Thanks to the Centers for Medicare and Medicaid Services’s final ruling on electronic health records Friday, more health care providers should be able to meet meaningful use standards and earn incentives in 2014 due to an extension in years-old standards. Health IT advocates, however, fear it could do more harm than good.
For hospitals and other health care providers to earn incentives for adapting to modern certified electronic health record technology (CEHRT) and electronic health record (EHR) meaningful use, prior CMS rulings required them to follow new CEHRT standards for the year 2014. However, due to a backlog of available technology and overwhelmingly slow transition to those updates, CMS finalized a proposed ruling it made in May that will allow providers to continue using 2011 edition technology to meet Stage 2 meaningful use requirements for the rest of 2014.
CMS data on the EHR Incentive Program, which provides incentive payments to those who meet meaningful use requirements, shows that the transition to meet Stage 2 meaningful use — a requirement for providers that became meaningful EHR users in 2011 or 2012 — has been a miserable one. As of the end of June, just four Medicare eligible hospitals and Medicare eligible professionals had attested to Stage 2 qualified, compared to the 4,054 and 264,538 respectively that had achieved Stage 1.
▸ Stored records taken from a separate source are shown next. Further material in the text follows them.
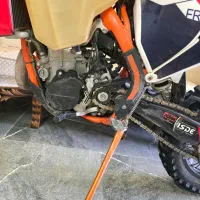 ktm 450|موتورسیکلت|ماهدشت, |دیوار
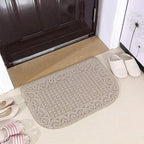 COSY HOMEER 27X18 Inch Anti Fatigue Kitchen Rug Mats are Made of 100% - Image 7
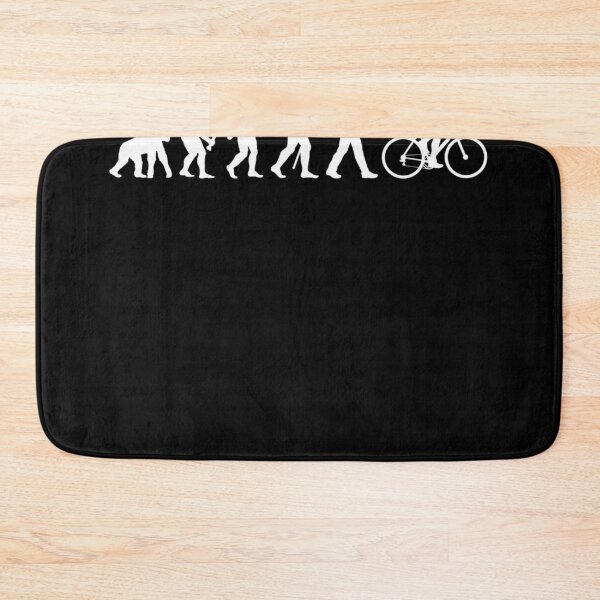Item preview, Evolution Of Man Cycling Essential T-Shirt designed and sold by HeidiBird342.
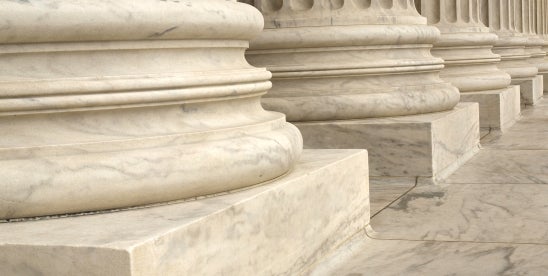 Supreme Court NEPA Review 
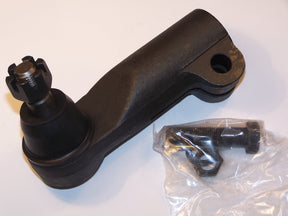 Tie Rod End Outer Right Side WTE4892R - WASP | Universal Auto Spares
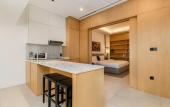Туры в отель Tropical at Royal Amwaj with Private Beach Apartment Туры в отель Tropical at Royal Amwaj with Private Beach Apartment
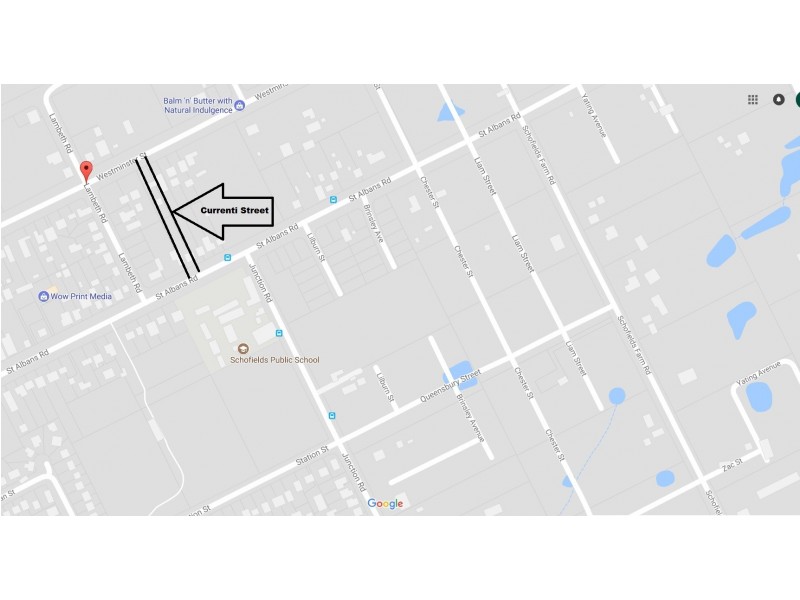 6 Currenti Street, Schofields NSW 2762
“We listened to stakeholder feedback and provided CEHRT flexibility for 2014 to help ensure providers can continue to participate in the EHR Incentive Programs forward,” CMS Administrator Marilyn Tavenner said in a statement. “We were excited to see that there is overwhelming support for this change.”
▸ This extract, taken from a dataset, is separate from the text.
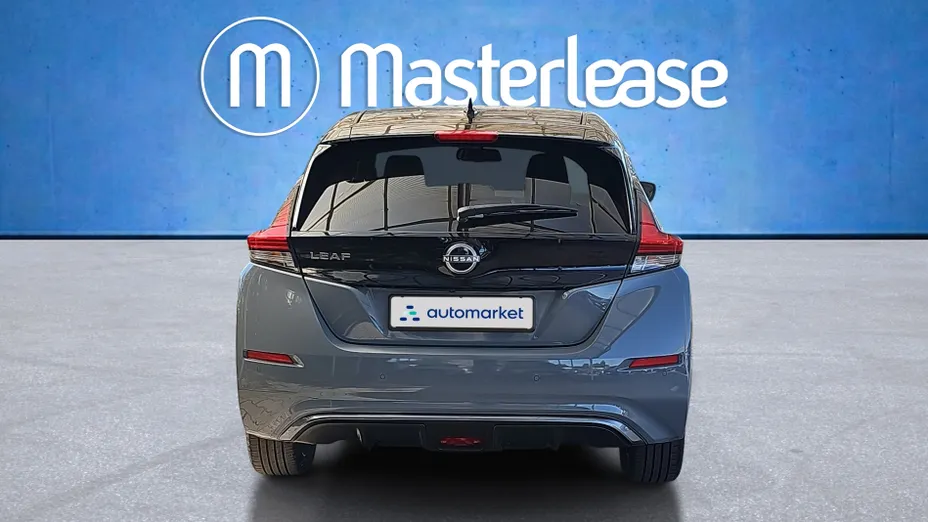 NISSAN Leaf Leaf 40kWh N-Connecta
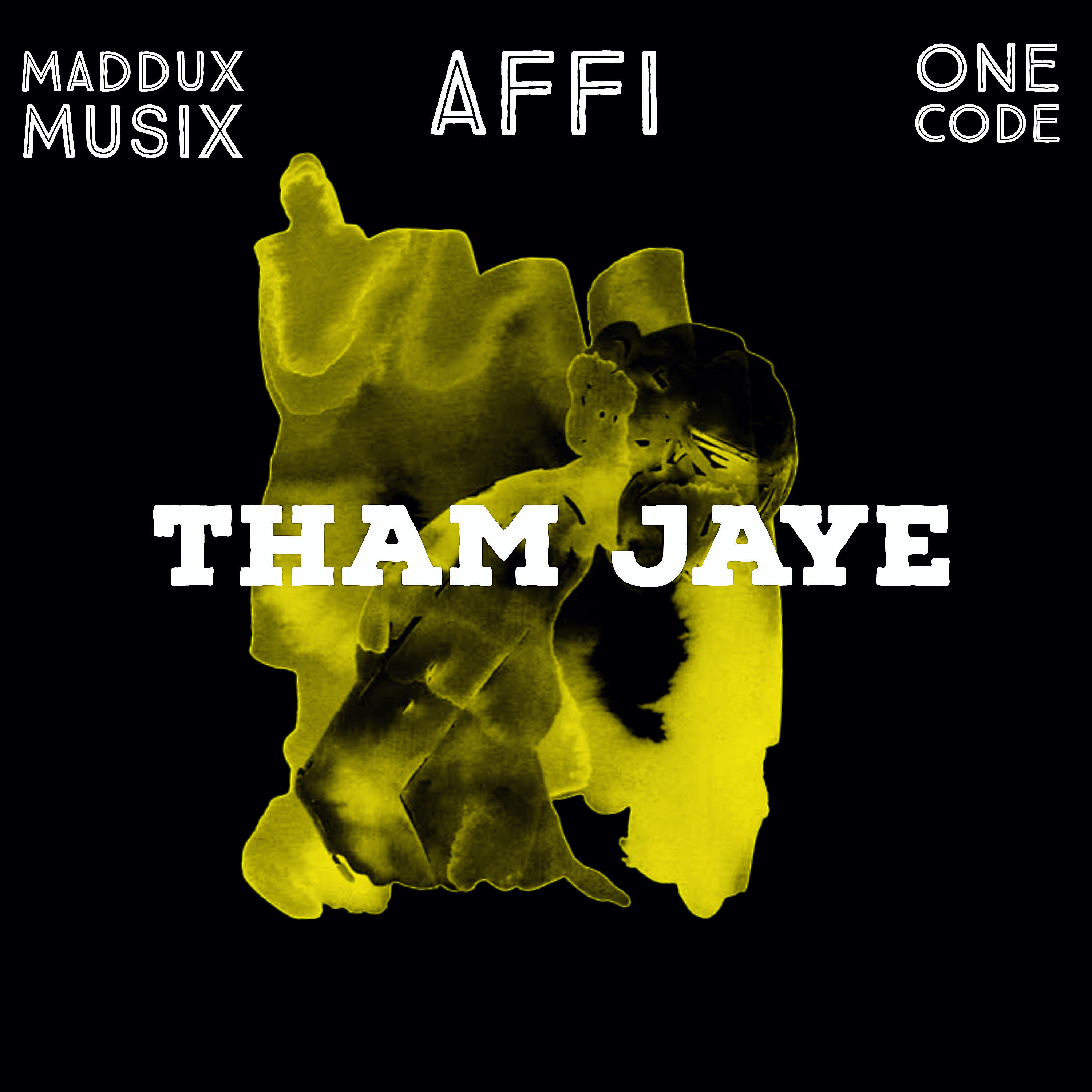 Релиз Tham Jaye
The change will also push back the start of Stage 3 until 2017, rather than 2016.
While hospitals and other medical professionals should be excited to see the rule changes, many EHR interoperability advocates are concerned with the possible effects of the move. The College of Healthcare Information Management Executives (CHIME), which represents chief information officers and other health IT executives, was dismayed by how the ruling extended the requirement for EHR reporting in 2015 from 90 days to 365.
“CHIME is deeply disappointed in the decision made by CMS and ONC to require 365-days of EHR reporting in 2015,” CHIME President and CEO Russell Branzell said in a statement. “This single provision has severely muted the positive impacts of this final rule. Further, it has all but ensured that industry struggles will continue well beyond 2014.”
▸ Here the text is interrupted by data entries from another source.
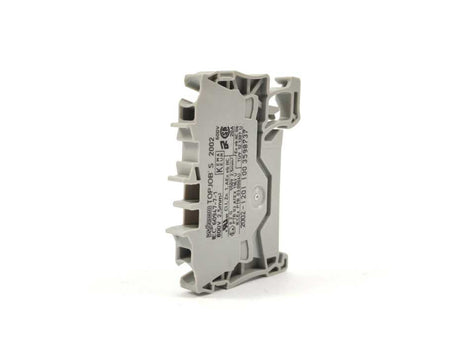 Wago 2002-1201 2-Conductor Through Terminal Block X 98 Pcs.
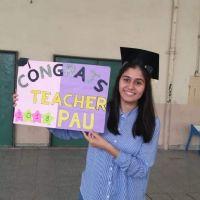 Profile picture for user Paulamino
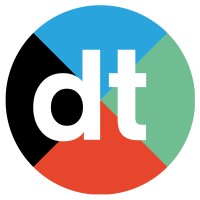 de toekomst - het beste voor je merk logo - Similar company to Pong Creative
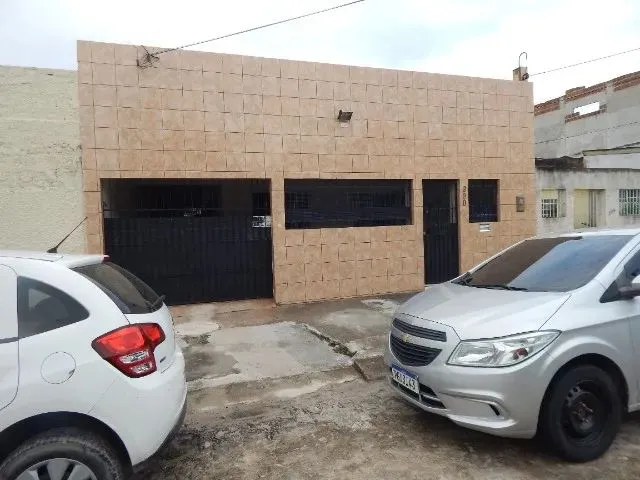 Imagem: Casa na Imbiribeira, Px da Igreja Católica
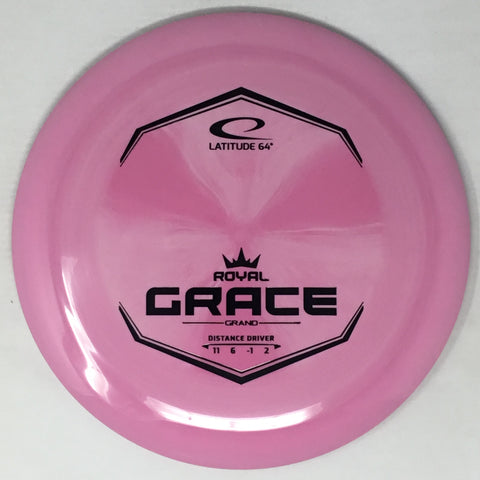 Grace (Royal Grand)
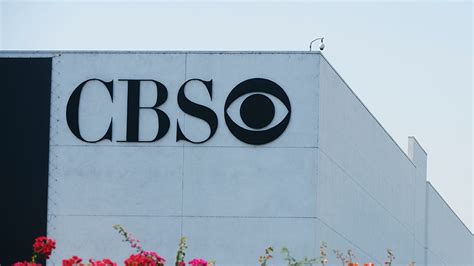 Cbs Sells Television City Production Studio Variety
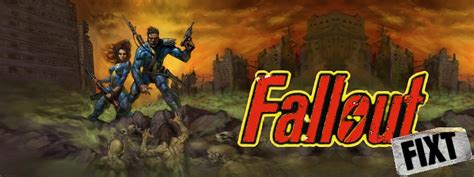 fallout fixt|fallout 2 fixit.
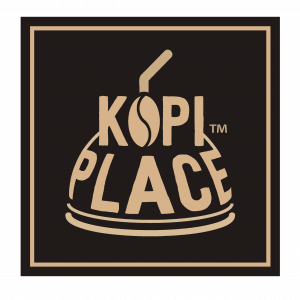 Kopi Place logo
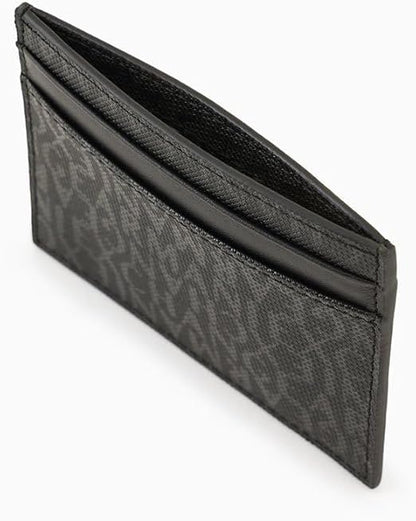 Armani Exchange Porta carte d'identità Uomo 958053 CC831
Branzell’s fear is that come 2015, providers will not be able to report 365-days worth of Stage 2 EHR meaningful use with the 2014 standards.
“Nearly every stakeholder group echoed recommendations made by CHIME to give providers the option of reporting any three-month quarter EHR reporting period in 2015,” he said. “This sensible recommendation, if taken, would have assuaged industry concerns over the pace and trajectory of rulemaking; it would have pushed providers to meet a higher bar, without pushing them off the cliff; and it would have ensured the long-term vitality of the program itself. Now, the very future of Meaningful Use is in question.”
Health IT Now, another advocate group which supports the swift movement to interoperable health IT functionality, is concerned with yet another delay in CEHRT requirements.
“Health IT Now is pleased to see that all eligible professionals, eligible hospitals and CAHs are required to use the 2014 Edition CEHRT in 2015. This will help clear up ambiguity about what standards and functionalities will be available in 2015,” said Joel White, executive director of Health IT Now. “However, we remain concerned that multiple timing changes and delays put off interoperability between doctors and hospitals, which ultimately harms patients. We also believe ONC must capitalize on the opportunity a delay creates to more aggressively address the interoperability challenge in a way that reduces burdens on providers by making EHRs more usable and useful.”
For hospitals, the reporting year for meaningful use follows the fiscal calendar, meaning 2015 reporting will begin Oct. 1. Individual providers, however, follow the calendar year and will not have to begin reporting until Jan. 1.